YOUR INSTRUCTIONS — Print the listing below in its entirety, character for character.

Questions about scene geometry
╭──

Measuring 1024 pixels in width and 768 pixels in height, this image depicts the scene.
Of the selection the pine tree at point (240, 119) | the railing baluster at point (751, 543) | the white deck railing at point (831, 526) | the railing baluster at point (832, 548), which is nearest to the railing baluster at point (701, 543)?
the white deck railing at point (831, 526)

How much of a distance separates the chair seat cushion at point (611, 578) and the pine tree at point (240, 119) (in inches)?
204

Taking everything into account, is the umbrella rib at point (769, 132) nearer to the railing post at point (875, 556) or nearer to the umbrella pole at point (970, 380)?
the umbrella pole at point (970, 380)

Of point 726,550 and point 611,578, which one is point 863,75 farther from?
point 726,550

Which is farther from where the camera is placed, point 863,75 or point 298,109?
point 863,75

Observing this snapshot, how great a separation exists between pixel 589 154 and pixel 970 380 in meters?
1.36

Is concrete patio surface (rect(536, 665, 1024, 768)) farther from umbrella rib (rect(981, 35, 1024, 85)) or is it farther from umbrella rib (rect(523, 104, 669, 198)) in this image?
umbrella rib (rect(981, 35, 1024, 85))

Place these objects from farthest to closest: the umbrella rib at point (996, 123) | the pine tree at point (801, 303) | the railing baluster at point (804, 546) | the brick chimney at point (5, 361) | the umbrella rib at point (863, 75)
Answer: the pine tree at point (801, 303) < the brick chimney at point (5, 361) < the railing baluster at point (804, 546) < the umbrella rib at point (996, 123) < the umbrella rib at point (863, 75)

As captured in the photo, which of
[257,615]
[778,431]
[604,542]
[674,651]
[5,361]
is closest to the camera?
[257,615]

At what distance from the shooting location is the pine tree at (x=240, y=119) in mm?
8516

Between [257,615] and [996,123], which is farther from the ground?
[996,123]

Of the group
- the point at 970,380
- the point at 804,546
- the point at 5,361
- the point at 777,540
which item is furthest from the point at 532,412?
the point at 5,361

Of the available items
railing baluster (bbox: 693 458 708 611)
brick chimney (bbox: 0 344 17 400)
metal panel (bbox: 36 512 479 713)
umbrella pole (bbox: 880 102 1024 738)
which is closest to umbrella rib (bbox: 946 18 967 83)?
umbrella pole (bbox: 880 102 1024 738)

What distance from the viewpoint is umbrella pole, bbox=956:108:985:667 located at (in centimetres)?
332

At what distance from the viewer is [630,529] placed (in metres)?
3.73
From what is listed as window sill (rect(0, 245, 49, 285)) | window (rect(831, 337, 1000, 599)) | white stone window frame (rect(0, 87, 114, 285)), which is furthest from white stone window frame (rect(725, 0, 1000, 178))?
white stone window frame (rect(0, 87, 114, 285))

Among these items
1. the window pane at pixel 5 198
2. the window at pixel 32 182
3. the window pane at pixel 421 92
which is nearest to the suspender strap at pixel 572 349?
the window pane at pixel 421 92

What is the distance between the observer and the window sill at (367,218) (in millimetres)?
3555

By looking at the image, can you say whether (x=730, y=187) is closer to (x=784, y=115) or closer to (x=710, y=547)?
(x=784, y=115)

╰──

TASK RESPONSE —
Measuring 1024 pixels in width and 768 pixels in height, this image depicts the scene.
Of the selection the pine tree at point (240, 119) | the railing baluster at point (751, 543) | the white deck railing at point (831, 526) | the railing baluster at point (832, 548), which is nearest to the railing baluster at point (701, 543)?
the white deck railing at point (831, 526)

How much of a distance separates the chair seat cushion at point (611, 578) and the pine tree at point (240, 119) (in inches)?
204

Taking everything into account, is the umbrella rib at point (769, 132) nearer to the railing post at point (875, 556) or nearer to the umbrella pole at point (970, 380)?
the umbrella pole at point (970, 380)

Of point 726,550 and point 611,578, which one is point 863,75 farther from?
point 726,550

Which is farther from where the camera is placed, point 863,75 or point 298,109?
point 863,75

Observing this snapshot, how great a separation exists between pixel 589 154 and pixel 970 380 in meters?
1.36

Is concrete patio surface (rect(536, 665, 1024, 768)) farther from umbrella rib (rect(981, 35, 1024, 85)) or is it farther from umbrella rib (rect(523, 104, 669, 198)) in this image?
umbrella rib (rect(981, 35, 1024, 85))

Place these objects from farthest to closest: the umbrella rib at point (996, 123) | the pine tree at point (801, 303) | the railing baluster at point (804, 546) | the brick chimney at point (5, 361) | the umbrella rib at point (863, 75)
Answer: the pine tree at point (801, 303) < the brick chimney at point (5, 361) < the railing baluster at point (804, 546) < the umbrella rib at point (996, 123) < the umbrella rib at point (863, 75)

As captured in the photo, which of
[257,615]
[778,431]
[604,542]
[674,651]
[5,361]
is closest to the camera?
[257,615]

At what distance from the shooting location is the pine tree at (x=240, y=119) in mm?
8516

Between [257,615] and [996,123], which is farther from the ground?
[996,123]

Of the group
- the point at 970,380
- the point at 804,546
- the point at 5,361
- the point at 777,540
which item is furthest from the point at 532,412?
the point at 5,361

Of the available items
railing baluster (bbox: 693 458 708 611)
brick chimney (bbox: 0 344 17 400)
metal panel (bbox: 36 512 479 713)
umbrella pole (bbox: 880 102 1024 738)
which is closest to umbrella rib (bbox: 946 18 967 83)?
umbrella pole (bbox: 880 102 1024 738)

What distance from the viewpoint is umbrella pole, bbox=956:108:985:667 located at (in centimetres)?
332

At what distance from the viewer is [630,529] placed (in metres)?
3.73
From what is listed as window sill (rect(0, 245, 49, 285)) | window (rect(831, 337, 1000, 599)) | white stone window frame (rect(0, 87, 114, 285)), which is furthest from white stone window frame (rect(725, 0, 1000, 178))?
white stone window frame (rect(0, 87, 114, 285))

Among these items
1. the window pane at pixel 5 198
2. the window at pixel 32 182
3. the window pane at pixel 421 92
which is nearest to the suspender strap at pixel 572 349?
the window pane at pixel 421 92

What is the distance between the observer and the window sill at (367,218) (in millimetres)?
3555

By looking at the image, can you say whether (x=730, y=187) is closer to (x=784, y=115) or closer to (x=710, y=547)?
(x=784, y=115)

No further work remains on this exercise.